Сильные руки поглаживали, мяли. Тонкий чулок нисколько не смазывал ощущений, и каждое движение словно выстреливало удовольствием в низ живота, отзывалось сладкой судорогой.
Да… До этого момента и не знала, как же это невероятно… И что можно быть такой возбужденной и расслабленной одновременно, а массаж сравнивать с сексом…
— А у самой какие впечатления от вечеринки? Почему сбежала? — ласковым тихим голосом поинтересовался мужчина.
Отвечать не хотелось. Кроме того, рисковала выдать свое состояние. Впрочем, Миша не слепой, все сам видит, понимает. И вообще, знает, что делает.
В итоге желание сделать ему наперекор помогло прийти в себя и сказать практически ровным тоном:
— Впечатления хорошие. Но я устала и хочу домой. Неделя нелегкой выдалась.
— Согласен. — Он закончил с правой стопой, чувственно погладив ее напоследок, вызвав у меня стон сквозь стиснутые зубы. Обхватил левую, вновь надавив на точку под подушечками, провел пальцами от пятки снизу-вверх.
Ох, черт… Ну почему это так … потрясающе, эротично, возбуждающе? На этот раз стона удержать не получилось. И пусть уж.
— Это уже пятое мое «пятичасовое шампанское» здесь, — в голосе мужчины разливалась волнующая хрипотца. Его руки не переставали мять, поглаживать, превращая мои кости и мышцы в желе, заставляя умирать от удовольствия. — Без преувеличения скажу, что самое лучшее. Раньше я уходил через час после начала феерии, а сегодня не ушел даже после номеров караоке.
— Ммм, — заполнила я паузу. Так и сидела, разомлев, не открывая глаз.
— Точно. Ты права, — усмехнулся Воронов. — Во-первых, я сам руководил этим ужасом. А во-вторых, у меня был стимул остаться. Какой? Весь вечер мечтал сделать тебе массаж ног.
Я фыркнула возмущенно.
Миша, закончив, обхватил ладонями мои голени, двинулся вверх, к коленям.
— Эй! — я распахнула глаза.
Воронов тут же подался ко мне, наклонившись, упираясь локтем одной руки в сиденье. Блестевший хитринкой и возбуждением взгляд застыл на моих губах. А мой скользнул на эту злополучную ямочку у горла мужчины, видневшуюся в незастегнутом вороте рубашки. Вспышка сильного желания разожгла кровь за долю секунды, буквально на языке почувствовала вкус его кожи, сглотнула.
Руки Миши забрались под подол платья. Остановила их, накрыв сверху своими ладонями, заглянула ему в глаза. И заметила кое-что.
— Ты плохо вот здесь смыл, — указала пальцем на едва заметную полоску грима у виска, не касаясь его кожи.
— Мог пропустить, торопился, — согласился он вкрадчиво, а потом, выпрямившись, отпустив меня, поднялся с дивана.
По телу скользнула прохлада, обоняние перестал тревожить запах парфюма с нотками полыни и лайма, на разум больше не давила близость мужчины, его властная аура, одурманивая, и либидо, слава богу, чуть ослабло. Я спустила ноги на пол.
Уйти или остаться? И подразнить Воронова еще чуть-чуть…
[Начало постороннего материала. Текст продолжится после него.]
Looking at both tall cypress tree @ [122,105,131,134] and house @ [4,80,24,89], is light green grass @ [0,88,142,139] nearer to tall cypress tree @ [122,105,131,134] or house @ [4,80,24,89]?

Миша, выдвинув ящик стола, достал из него пачку влажных салфеток, вернулся ко мне. Увесистая пластиковая упаковка упала мне на колени.
— Поможешь? — спросил он, усевшись рядом, коснувшись своим плечом моего.
— Ты большой мальчик, сам справишься. Я верю в тебя, — улыбнулась, пытаясь сунуть салфетки ему в руку.
Проказливо ухмыльнувшись, Воронов нарочито осуждающе цокнул языком.
— Жестокая. И это после того, как я спас твои стопы? И отмазал от уборки? Где, спрашивается, благодарность?
— Вот ведь шантажист! — обиженно сверкнув глазами, я вскрыла пачку, достала салфетку, потянулась к мужчине, готовясь вытереть полоску грима. Наши взгляды встретились, и мы оба застыли.
Даже не знаю, в какой именно момент я это решила: сейчас или несколько секунд назад, когда он бросил мне на колени упаковку? А скорее всего, давно. Может быть, в то утро, когда мы проснулись в одной постели в доме Тимофея? Или в ту минуту, когда он обнял, прижал к себе во время примерки костюма Снегурочки? Возможно, в тот вечер, когда плакала в ванной, вспоминая часы, проведенные с ним в подсобке за упаковыванием подарков?